PCN plans and preparing for 2020

Our programme around primary care networks also included a session with Dominic Hardy, Director of Primary Care and System Transformation, NHS England and NHS Improvement who spoke about plans for the future and how we will know PCNs are having an impact through their role in improving patient access and experience.

Other sessions were dedicated to how PCNs can prepare for the new services they are required to start offering by 2020. This included a showcase of enhanced health in care homes services run by North East and North Cumbria Frailty Network (a former vanguard site) and Herne Bay Primary Care Home, which has seen a reduction in A&E attendances as a result of the service.

There was an exploration of personalised care with Simon Chapman, Deputy Director, Personalised Care Group, NHS England and Dr Marie Anne Essam, GP, Pathfinder Practice, South Oxhey – who has driven social prescribing and community-based support – a key aspect of personalised care – in her local area. The stream also included a showcase of anticipatory care from a primary care home in West Sussex which has developed an integrated and responsive team for high risk patients, and PCNs in Bedfordshire, Luton and Milton Keynes Integrated Care System (ICS) that are developing integrated working with community care services including proactive care planning for frail patients.

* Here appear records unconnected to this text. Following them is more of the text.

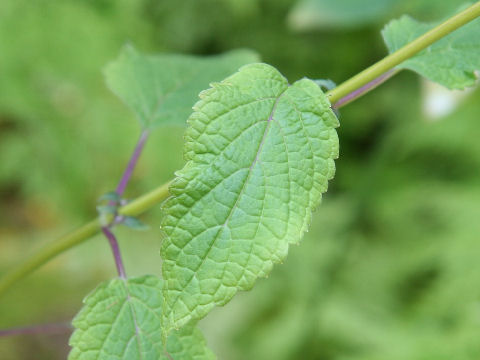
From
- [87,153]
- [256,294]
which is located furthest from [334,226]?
[87,153]

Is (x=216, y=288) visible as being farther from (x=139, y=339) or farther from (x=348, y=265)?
(x=348, y=265)

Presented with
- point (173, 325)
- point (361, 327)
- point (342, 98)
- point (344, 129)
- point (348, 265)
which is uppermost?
point (344, 129)

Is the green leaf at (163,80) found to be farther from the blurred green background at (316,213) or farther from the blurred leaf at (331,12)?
the blurred green background at (316,213)

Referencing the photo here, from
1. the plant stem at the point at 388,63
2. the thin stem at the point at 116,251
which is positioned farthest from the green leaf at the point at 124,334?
the plant stem at the point at 388,63

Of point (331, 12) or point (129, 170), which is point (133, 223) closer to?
point (129, 170)

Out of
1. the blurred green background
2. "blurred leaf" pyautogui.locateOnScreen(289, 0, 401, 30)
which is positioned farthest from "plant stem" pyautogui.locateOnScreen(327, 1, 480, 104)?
the blurred green background

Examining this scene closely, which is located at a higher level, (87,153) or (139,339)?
(87,153)
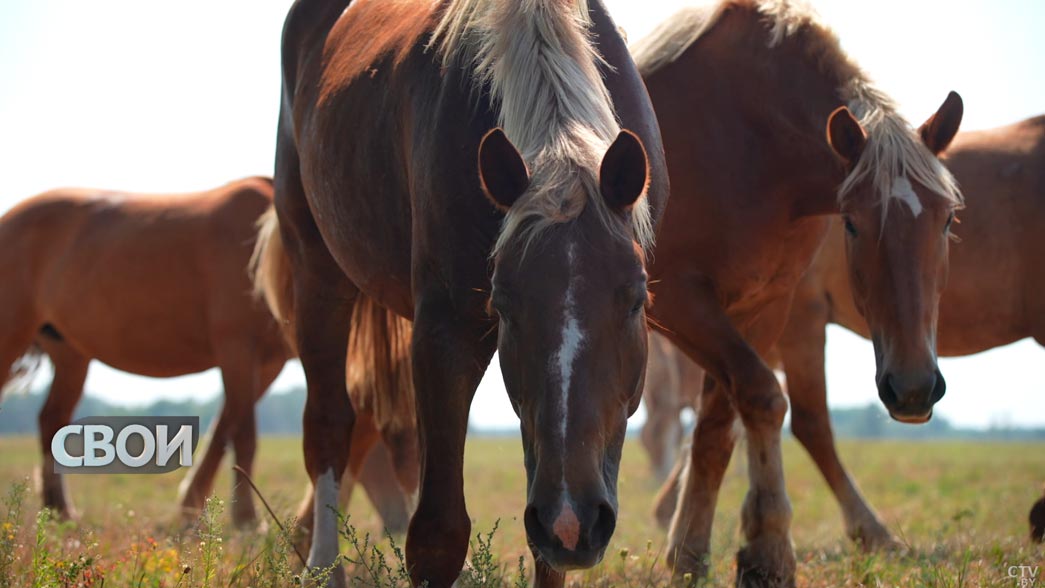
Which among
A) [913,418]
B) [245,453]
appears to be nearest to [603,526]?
[913,418]

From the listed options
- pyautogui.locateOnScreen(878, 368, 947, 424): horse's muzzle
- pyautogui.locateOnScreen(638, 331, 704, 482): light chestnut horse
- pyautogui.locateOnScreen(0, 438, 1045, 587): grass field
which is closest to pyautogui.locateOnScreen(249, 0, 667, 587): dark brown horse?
pyautogui.locateOnScreen(0, 438, 1045, 587): grass field

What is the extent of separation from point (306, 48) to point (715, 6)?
197 cm

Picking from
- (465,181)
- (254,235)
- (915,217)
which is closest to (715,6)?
(915,217)

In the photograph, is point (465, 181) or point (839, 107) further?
point (839, 107)

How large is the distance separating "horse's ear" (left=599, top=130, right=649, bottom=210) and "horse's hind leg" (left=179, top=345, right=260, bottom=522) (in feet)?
19.2

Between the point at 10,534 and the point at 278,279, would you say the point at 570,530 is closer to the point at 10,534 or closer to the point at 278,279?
the point at 10,534

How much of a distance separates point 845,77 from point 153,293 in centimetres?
593

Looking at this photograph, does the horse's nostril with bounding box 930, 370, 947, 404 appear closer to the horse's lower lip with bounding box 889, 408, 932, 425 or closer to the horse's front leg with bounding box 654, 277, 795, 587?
the horse's lower lip with bounding box 889, 408, 932, 425

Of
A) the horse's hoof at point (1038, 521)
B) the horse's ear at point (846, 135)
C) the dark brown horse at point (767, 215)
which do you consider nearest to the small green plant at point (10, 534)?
the dark brown horse at point (767, 215)

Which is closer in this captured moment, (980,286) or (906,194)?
(906,194)

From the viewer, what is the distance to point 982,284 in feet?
21.6

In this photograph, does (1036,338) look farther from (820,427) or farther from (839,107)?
(839,107)

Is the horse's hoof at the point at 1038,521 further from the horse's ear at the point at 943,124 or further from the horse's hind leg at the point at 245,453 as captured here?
the horse's hind leg at the point at 245,453

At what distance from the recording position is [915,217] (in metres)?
4.42
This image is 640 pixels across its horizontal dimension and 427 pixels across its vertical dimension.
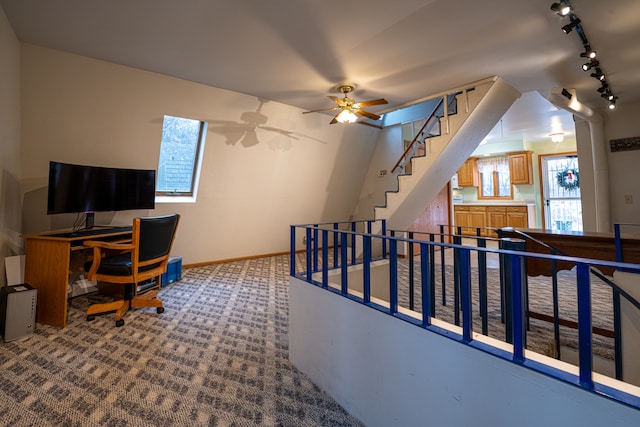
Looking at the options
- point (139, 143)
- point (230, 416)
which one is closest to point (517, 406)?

Acute and primary care integration

The conference explored the growing level of integration between primary care and the acute sector, looking beyond primary care networks working with providers across the system to take integrated care to the next level.Delegates heard from Dr Barbara Cleaver, Consultant in Emergency Medicine, Imperial College Healthcare NHS Trust about cross sector integration to better manage mental health patients in A&E and Dr Peter Aitken, Consultant Liaison Psychiatrist, Royal Devon and Exeter NHS Foundation Trust, shared the work happening to bridge the acute/community and primary care divide in Devon.

Mental health focus

Mental health was the final key theme of the conference. Most strikingly delegates had several opportunities to hear from the inspiring Tony O’Neill, a patient from Fleetwood whose own experience with depression led to him founding Men’s Shed, a community group tackling a spate of male suicides in the town. They also had a chance to watch members of the Health and Harmony singing group in Fleetwood which is helping relieve isolation and provide connections and social interaction.

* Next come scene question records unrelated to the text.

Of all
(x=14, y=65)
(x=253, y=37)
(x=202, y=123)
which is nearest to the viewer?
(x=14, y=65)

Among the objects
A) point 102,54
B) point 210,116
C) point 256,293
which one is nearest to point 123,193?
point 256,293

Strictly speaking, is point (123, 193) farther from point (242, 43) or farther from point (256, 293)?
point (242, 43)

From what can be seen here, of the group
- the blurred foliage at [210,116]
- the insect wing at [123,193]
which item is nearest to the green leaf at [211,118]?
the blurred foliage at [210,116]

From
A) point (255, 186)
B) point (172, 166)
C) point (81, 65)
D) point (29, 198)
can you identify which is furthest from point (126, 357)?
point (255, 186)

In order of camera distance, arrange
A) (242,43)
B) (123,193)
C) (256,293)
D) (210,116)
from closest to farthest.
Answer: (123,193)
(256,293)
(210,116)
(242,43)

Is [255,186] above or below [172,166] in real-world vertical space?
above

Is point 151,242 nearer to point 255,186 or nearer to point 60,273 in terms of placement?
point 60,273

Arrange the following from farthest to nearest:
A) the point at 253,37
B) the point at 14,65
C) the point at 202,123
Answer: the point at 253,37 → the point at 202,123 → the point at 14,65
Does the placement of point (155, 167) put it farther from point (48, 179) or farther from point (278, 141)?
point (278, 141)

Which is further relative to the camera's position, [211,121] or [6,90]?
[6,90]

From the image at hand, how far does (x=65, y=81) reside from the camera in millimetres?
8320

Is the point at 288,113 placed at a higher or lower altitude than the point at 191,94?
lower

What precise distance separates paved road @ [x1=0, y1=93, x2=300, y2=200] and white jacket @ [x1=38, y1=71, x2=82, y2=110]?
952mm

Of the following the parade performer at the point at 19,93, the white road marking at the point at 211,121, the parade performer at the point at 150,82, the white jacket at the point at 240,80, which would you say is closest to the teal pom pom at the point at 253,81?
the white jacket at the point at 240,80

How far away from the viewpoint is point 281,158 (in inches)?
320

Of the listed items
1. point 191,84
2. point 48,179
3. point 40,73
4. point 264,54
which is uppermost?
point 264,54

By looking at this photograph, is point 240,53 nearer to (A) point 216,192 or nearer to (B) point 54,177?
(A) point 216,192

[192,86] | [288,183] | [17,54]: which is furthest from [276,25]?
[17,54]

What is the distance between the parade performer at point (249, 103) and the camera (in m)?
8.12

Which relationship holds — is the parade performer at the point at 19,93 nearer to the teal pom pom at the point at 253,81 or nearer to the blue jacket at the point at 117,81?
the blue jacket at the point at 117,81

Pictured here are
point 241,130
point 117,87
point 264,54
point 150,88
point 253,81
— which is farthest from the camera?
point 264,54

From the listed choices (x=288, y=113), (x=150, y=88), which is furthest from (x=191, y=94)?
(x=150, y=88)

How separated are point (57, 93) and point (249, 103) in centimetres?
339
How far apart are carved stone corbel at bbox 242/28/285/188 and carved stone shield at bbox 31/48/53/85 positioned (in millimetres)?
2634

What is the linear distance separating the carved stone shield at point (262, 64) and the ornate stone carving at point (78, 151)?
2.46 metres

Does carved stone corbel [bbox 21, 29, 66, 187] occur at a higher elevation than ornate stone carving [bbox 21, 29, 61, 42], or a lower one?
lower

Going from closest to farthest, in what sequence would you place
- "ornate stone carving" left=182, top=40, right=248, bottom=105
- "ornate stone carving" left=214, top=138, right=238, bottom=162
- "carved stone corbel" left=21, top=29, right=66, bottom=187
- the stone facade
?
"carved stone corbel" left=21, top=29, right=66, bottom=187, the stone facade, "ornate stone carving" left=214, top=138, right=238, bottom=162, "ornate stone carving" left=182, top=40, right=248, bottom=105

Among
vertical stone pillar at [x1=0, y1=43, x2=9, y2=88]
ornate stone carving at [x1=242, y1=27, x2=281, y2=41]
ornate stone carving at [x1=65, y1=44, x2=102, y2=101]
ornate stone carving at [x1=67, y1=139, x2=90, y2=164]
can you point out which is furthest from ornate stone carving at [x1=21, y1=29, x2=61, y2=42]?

A keynote panel discussion heard from Claire Murdoch, National Mental Health Director, NHS England and NHS Improvement giving a national perspective followed by an informal session exploring the work being done in Newport Pagnell and Stamford primary care homes to improve mental health resilience. A session on mental health in young people and working with schools also brought into focus the vital work South Coast Medical Group PCH and Team Winsford PCH are doing to support younger people and improve outcomes in areas of deprivation and social challenges.

NAPC Awards 2019 winners

We also announced the winners of the NAPC Annual Awards 2019 on the first night of the conference – all of whom have worked to transform primary care for their local communities through sheer passion, determination, vision and drive.

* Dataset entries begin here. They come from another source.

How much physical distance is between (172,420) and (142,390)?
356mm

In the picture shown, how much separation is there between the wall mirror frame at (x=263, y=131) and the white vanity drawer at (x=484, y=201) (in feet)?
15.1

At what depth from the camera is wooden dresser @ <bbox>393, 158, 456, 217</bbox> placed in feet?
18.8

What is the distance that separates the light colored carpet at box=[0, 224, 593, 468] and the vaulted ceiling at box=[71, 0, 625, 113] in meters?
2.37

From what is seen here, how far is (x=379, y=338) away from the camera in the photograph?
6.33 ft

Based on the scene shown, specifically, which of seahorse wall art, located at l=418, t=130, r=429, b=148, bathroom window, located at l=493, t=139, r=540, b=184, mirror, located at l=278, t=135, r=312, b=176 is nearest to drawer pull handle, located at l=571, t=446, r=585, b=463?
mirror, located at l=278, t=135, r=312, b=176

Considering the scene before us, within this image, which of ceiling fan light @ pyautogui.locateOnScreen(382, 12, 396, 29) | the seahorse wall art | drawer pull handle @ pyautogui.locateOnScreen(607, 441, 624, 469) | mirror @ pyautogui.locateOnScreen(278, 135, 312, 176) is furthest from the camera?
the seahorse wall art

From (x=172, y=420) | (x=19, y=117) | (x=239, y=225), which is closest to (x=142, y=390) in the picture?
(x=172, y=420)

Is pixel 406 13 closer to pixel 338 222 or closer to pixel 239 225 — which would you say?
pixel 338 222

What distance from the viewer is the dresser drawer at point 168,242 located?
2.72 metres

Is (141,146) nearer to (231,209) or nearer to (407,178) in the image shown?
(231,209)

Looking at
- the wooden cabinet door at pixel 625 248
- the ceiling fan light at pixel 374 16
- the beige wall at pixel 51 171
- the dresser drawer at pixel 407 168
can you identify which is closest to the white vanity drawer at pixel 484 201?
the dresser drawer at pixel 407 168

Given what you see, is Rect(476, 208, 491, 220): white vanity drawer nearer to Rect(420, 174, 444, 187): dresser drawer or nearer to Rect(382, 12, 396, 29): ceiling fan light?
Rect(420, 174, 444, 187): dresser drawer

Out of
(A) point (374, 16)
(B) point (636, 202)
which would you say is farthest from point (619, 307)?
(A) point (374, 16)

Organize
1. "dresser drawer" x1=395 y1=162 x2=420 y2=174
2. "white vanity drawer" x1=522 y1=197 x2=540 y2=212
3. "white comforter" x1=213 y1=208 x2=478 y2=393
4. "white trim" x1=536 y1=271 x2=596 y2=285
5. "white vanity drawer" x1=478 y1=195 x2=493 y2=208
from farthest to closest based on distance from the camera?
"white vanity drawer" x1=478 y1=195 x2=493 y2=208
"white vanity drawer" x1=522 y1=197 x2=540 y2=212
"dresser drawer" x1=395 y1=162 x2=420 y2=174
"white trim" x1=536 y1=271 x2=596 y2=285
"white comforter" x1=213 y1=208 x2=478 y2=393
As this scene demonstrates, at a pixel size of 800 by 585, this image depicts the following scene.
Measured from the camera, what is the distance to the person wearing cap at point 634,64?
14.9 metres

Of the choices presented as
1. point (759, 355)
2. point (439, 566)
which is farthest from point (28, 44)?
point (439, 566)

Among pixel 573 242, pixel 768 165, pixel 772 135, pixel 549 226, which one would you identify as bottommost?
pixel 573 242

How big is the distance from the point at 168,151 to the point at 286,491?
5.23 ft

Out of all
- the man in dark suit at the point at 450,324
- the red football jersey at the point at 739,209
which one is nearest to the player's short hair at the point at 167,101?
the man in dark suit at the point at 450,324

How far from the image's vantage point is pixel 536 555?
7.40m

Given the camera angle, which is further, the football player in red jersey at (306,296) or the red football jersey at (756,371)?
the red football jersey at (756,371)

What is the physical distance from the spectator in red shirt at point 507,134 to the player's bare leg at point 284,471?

Our winners this year are:

  • Clinician of the Year – Dr Tom Milligan, Practice One, Bridlington
  • Primary Care Manager of the Year – Tracy Dell, Practice Manager, North Halifax Primary Care Network
  • Newcomer of the Year – Nicola Akehurst, Advanced Practice Physiotherapist Lead, Royal Free Hospital NHS Foundation Trust
  • Primary Care Network of the Year – East Cornwall PCN
  • Primary Care Home of the Year – St Austell Healthcare Primary Care Home

A big thanks to everyone who was involved in this year’s conference and awards!